In the entries below, starting with the line containing "Is the shallow" and going on through the end of the entries, swap "farther" for "more distant" and reproduce those lines with nothing else changed.

** Material provided **
= = = = = = =
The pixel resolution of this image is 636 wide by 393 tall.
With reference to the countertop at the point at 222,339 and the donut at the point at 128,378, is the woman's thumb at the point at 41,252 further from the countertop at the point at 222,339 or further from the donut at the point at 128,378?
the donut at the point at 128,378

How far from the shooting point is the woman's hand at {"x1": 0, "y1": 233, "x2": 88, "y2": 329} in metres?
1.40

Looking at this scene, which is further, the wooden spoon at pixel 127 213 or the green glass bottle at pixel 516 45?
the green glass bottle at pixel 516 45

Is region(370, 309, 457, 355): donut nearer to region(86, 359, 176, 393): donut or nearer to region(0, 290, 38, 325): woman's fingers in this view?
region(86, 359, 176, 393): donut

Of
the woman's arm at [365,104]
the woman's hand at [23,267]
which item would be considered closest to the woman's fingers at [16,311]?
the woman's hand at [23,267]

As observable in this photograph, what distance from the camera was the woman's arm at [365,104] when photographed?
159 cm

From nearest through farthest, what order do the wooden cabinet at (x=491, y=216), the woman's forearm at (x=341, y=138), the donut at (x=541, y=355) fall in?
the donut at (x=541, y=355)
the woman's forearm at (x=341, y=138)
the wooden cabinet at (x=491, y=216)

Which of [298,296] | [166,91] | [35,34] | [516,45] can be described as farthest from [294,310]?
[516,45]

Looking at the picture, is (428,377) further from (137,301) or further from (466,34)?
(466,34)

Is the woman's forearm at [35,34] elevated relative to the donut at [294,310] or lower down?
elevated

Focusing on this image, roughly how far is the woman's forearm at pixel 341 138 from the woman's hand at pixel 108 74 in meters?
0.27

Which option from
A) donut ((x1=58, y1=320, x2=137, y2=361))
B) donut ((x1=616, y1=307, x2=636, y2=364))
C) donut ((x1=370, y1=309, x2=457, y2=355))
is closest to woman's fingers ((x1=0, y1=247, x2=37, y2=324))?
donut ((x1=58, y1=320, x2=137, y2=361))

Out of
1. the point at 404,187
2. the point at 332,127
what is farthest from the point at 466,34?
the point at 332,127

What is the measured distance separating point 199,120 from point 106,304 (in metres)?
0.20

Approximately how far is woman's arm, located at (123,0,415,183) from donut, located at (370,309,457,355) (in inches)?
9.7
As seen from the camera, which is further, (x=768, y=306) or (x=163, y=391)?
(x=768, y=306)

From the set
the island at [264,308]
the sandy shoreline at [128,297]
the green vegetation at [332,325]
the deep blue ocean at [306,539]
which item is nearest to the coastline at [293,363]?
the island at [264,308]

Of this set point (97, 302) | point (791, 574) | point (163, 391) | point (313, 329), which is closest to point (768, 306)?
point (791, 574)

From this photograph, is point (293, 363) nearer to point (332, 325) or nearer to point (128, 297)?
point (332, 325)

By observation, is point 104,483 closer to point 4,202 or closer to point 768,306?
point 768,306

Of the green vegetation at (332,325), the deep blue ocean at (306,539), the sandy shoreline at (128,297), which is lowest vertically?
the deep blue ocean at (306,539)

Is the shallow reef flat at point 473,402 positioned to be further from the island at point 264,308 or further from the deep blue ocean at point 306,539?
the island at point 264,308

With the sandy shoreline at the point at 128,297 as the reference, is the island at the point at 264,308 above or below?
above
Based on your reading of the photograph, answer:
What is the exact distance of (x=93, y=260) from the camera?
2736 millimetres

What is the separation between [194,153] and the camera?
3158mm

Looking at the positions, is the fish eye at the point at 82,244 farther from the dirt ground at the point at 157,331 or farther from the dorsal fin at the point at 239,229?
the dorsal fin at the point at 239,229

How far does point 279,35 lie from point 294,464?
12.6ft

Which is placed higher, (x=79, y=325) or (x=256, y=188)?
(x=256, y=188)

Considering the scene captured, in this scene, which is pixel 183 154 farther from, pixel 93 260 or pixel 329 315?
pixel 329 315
= = = = = = =
** Written solution **
Is the shallow reef flat at point 473,402 positioned to be further from the island at point 264,308 or further from the deep blue ocean at point 306,539?
the island at point 264,308

With the sandy shoreline at the point at 128,297 as the reference, is the island at the point at 264,308 above or below?
above
Based on your reading of the photograph, answer:
What is the exact distance of (x=93, y=260) from the camera?
2736 millimetres

What is the separation between [194,153] and the camera?
3158mm

Looking at the positions, is the fish eye at the point at 82,244 more distant from the dirt ground at the point at 157,331 or more distant from the dorsal fin at the point at 239,229?
the dorsal fin at the point at 239,229

How far does point 279,35 lie from point 294,464?
12.6ft

Which is placed higher, (x=79, y=325) or (x=256, y=188)?
(x=256, y=188)

Considering the scene captured, in this scene, which is pixel 183 154 more distant from, pixel 93 260 or pixel 329 315?
pixel 329 315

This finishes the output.